Financially strapped Rutland cemetery will remain open

RUTLAND, Vt. (WCAX) – Rutland’s Evergreen Cemetery is building back better. The 163-year-old cemetery has faced financial challenges and back in March the board announced it would fold. However, plot holders last month voted in a new board of trustees that hopes for smooth sailing ahead.

“We inherited a ship that needed righting, and that’s what we’re doing, the challenge for us is to right this ship,” said Don Adams Jr., the new president of the Evergreen Cemetery Association.

Adams and other new board members introduced themselves to plot owners for the first time this week laying out some of their challenges and goals for the old burial ground.

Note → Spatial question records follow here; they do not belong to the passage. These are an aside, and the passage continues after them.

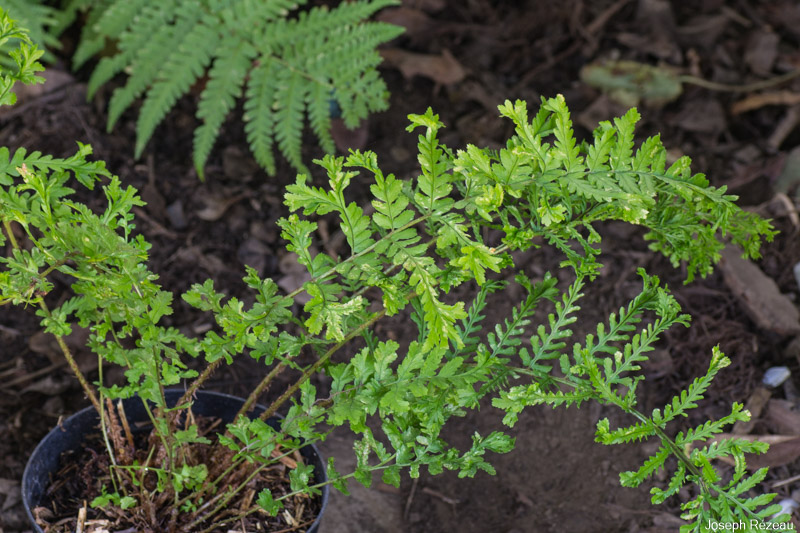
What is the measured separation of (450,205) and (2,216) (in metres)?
0.85

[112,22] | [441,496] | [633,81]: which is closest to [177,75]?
[112,22]

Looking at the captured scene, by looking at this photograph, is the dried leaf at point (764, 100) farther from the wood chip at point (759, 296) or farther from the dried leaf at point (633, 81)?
the wood chip at point (759, 296)

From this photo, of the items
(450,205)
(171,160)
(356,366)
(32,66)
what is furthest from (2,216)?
(171,160)

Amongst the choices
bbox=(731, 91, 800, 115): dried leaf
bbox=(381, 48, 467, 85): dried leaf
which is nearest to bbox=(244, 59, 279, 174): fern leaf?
bbox=(381, 48, 467, 85): dried leaf

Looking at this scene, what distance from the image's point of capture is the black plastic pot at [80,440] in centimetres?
188

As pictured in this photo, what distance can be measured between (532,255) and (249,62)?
4.26ft

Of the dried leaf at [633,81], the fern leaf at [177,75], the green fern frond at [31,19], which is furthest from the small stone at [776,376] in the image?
the green fern frond at [31,19]

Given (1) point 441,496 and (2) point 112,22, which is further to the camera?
(2) point 112,22

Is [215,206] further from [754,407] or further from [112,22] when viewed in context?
[754,407]

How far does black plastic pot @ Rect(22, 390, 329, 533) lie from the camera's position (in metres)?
1.88

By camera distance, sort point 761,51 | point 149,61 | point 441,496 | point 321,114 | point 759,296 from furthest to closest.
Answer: point 761,51 → point 149,61 → point 321,114 → point 759,296 → point 441,496

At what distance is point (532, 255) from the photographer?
9.59 feet

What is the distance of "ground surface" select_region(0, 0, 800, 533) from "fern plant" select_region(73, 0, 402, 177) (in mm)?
244

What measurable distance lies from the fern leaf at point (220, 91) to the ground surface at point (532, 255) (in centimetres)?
26
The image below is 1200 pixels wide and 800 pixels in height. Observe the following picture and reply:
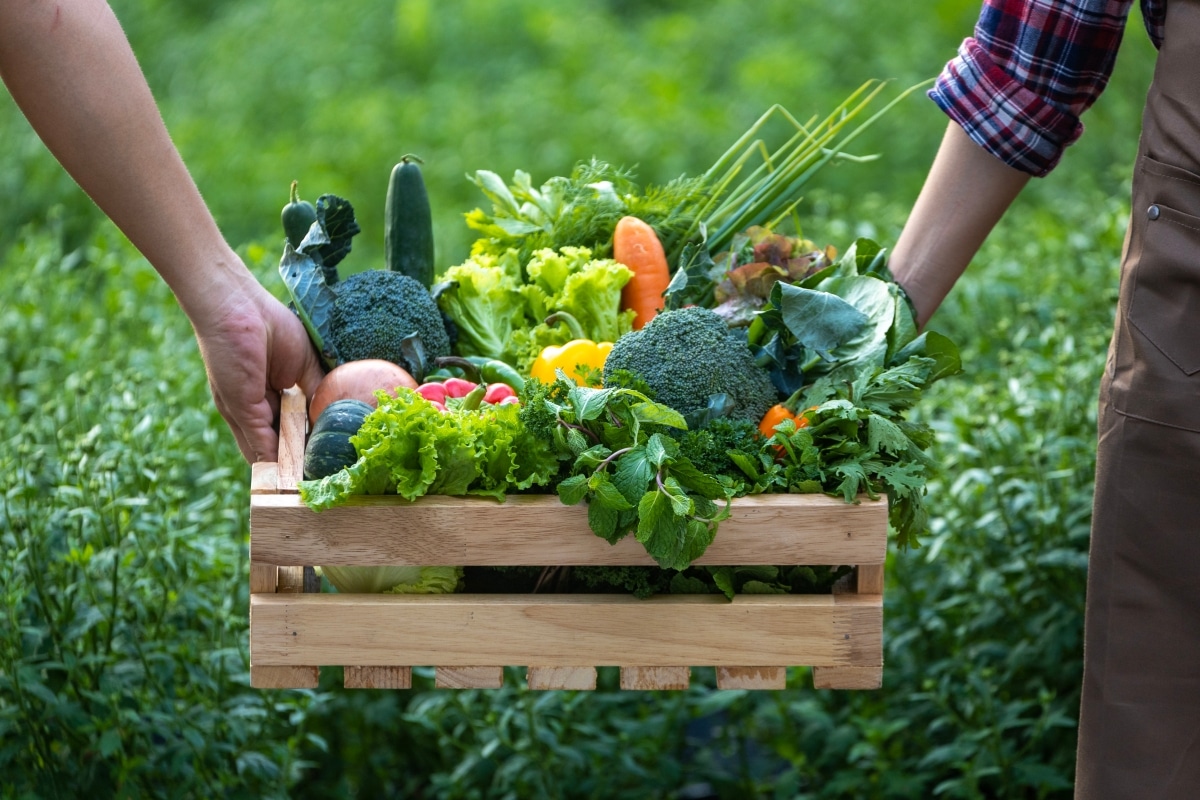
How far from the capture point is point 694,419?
6.44ft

“Being born and raised here, my great, great grandfather is buried here. It’s just a nice feeling that there’s so much support in the community with everybody coming forward and saying, you know, we want to help, we want to volunteer, we want to do anything we can do because we want this cemetery to stay open,” said board member Jill Maynard Nolan.

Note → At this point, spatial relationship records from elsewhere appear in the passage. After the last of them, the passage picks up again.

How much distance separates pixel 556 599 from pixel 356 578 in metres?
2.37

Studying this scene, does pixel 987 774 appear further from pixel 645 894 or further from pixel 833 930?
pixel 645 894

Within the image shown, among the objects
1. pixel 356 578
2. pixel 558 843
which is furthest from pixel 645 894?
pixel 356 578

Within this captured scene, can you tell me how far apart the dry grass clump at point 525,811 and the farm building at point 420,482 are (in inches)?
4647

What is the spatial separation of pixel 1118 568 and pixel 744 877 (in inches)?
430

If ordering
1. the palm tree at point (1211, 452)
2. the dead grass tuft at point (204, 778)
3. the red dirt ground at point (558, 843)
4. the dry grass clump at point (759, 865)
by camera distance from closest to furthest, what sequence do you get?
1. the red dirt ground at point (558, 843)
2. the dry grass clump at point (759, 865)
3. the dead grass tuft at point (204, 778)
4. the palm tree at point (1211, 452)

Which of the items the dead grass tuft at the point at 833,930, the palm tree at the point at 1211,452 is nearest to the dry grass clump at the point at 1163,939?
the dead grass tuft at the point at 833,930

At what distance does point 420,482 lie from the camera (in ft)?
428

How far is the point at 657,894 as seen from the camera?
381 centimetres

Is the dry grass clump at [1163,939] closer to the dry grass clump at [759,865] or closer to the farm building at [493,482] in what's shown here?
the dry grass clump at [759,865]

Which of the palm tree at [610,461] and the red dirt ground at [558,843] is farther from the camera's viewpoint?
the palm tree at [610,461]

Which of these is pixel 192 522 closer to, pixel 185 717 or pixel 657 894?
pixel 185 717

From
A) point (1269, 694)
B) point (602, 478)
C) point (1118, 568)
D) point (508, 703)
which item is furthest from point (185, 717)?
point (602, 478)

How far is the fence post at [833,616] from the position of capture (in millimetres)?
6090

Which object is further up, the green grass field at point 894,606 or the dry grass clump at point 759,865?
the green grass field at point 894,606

Several Vermont governors, U.S. representatives, and military veterans have been laid to rest at the more than 160-year-old cemetery. The board plans to preserve the future of the grounds, putting together a business plan to ensure financial viability.

“We’ve done a lot in a short period of time, and it’s mainly due to the number of people who have stepped up and helped,” Adams said.

The board hopes to rebuild an investment trust that can be used for repairs or maintenance. Nolan says the lack of one — combined with a drop in burials — is what caused the cemetery to nearly close. “It’s just the costs of everything have increased, and with that happening, the cemetery has fallen behind in the past, so we need to get ahead of this,” she said.

Now, as a nonprofit specifically for cemeteries, the board says they are open for business with plots and burial services for sale.